Exercise. Reproduce verbatim the passage of the HTTP status code text below, from "This status code" up to and including "code 200 (OK).".

In case you want to copy/paste some of the sections of the image: You can find the example as text on GitHub.

What is a HTTP status code?

HTTP status codes are part of the status-line of a HTTP response. These 3-digit integer codes indicate the result of the servers attempt to satisfy the request.

The first digit of the status-code is used to categorize the response:

• 1xx: Informal
• 2xx: Success, the request has been understood and accepted
• 3xx: Redirection, further action needs to be taken
• 4xx: Client error, there was a problem with the request
• 5xx: Server error, the request has been accepted, but the processing failed due to a server error

Commonly used HTTP status codes

Here is a list of status codes commonly used in web applications and REST APIs.

HTTP 200 OK

The request has succeeded. HTTP 200 is often used as the default status code to indicate that everything worked as expected. However, other 2xx status code can be more specific in certain situations.

HTTP 201 Created

The request has succeeded and a new resource has been created. HTTP 201 is often used after a resource has been created by a POST or PUT request (see REST: Creating resources). The Location header field can be used to return the URI(s) of the newly created resource. Note that the resource must be created before 201 is returned. If the resource is created later by an asynchronous process, the server should respond with HTTP 202 (Accepted, see below).

HTTP 202 Accepted

The request has been accepted, but the processing has not been completed. For example, the server might have saved the request, but the processing will be done later by a batch job. It is also possible that the request might be disallowed when processing actually takes place. In this case, the request has no effect. The response should include some indication about the processing status. It can also be a good idea to return a reference to a resource where the client can get the current processing status and the result once processing has been finished.

HTTP 204 No Content

The request succeeded, but there is no content to send for this request. When sending 204 the response body must be empty. Updated meta-information can be passed in response headers.

HTTP 304 Not Modified

This status code is used for caching purposes when a client issued a conditional GET request. Such a request has to contain a If-None-Match or If-Modified-Since header. 304 is returned with an empty response body to indicate that the resource has not been modified. In case the resource has been modified, the resource should be returned with a status code 200 (OK).

Data records.
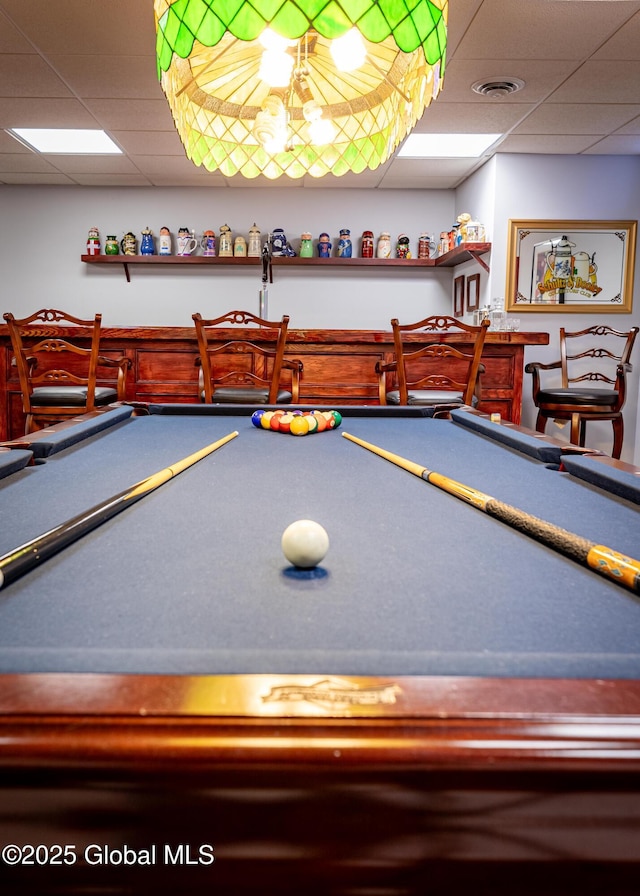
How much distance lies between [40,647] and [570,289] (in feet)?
17.4

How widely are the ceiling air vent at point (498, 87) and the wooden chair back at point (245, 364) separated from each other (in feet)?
6.16

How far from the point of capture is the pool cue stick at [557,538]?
82cm

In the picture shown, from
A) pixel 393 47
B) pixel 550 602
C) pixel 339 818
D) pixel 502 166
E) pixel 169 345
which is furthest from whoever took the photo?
pixel 502 166

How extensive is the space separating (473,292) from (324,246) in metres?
1.47

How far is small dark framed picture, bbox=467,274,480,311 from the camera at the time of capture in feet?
18.1

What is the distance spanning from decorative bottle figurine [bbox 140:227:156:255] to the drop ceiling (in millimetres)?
641

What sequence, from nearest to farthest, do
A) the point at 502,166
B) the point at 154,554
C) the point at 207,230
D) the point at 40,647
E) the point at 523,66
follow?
1. the point at 40,647
2. the point at 154,554
3. the point at 523,66
4. the point at 502,166
5. the point at 207,230

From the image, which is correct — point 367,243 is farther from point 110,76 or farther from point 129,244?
point 110,76

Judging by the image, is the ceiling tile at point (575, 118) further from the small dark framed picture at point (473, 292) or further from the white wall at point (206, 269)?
the white wall at point (206, 269)

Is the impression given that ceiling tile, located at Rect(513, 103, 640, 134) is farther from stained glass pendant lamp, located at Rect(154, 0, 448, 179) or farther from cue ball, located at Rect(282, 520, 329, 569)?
cue ball, located at Rect(282, 520, 329, 569)

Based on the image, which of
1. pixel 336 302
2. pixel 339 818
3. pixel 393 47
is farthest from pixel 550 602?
pixel 336 302

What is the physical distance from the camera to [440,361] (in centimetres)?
401

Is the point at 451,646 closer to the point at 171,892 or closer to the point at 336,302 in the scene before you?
the point at 171,892

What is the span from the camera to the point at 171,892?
0.49m
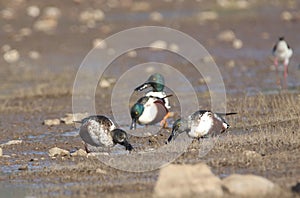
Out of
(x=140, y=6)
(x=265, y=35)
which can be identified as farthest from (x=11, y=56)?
(x=140, y=6)

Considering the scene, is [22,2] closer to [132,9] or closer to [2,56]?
[132,9]

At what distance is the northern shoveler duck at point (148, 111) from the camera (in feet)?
39.1

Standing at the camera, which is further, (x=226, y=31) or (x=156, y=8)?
(x=156, y=8)

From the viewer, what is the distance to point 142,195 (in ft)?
25.1

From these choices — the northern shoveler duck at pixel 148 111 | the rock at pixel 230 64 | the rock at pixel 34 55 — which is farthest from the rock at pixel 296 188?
the rock at pixel 34 55

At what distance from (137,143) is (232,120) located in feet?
6.47

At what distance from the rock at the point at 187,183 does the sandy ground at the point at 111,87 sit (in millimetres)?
→ 366

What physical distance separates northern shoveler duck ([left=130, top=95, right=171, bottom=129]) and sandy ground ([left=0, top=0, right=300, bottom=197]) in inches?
12.7

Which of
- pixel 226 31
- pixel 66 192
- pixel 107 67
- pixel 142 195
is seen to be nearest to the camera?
pixel 142 195

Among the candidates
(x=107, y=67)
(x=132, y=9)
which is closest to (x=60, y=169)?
(x=107, y=67)

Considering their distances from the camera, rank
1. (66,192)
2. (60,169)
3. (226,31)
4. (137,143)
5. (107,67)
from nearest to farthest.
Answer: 1. (66,192)
2. (60,169)
3. (137,143)
4. (107,67)
5. (226,31)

Reply.
This status code is used for caching purposes when a client issued a conditional GET request. Such a request has to contain a If-None-Match or If-Modified-Since header. 304 is returned with an empty response body to indicate that the resource has not been modified. In case the resource has been modified, the resource should be returned with a status code 200 (OK).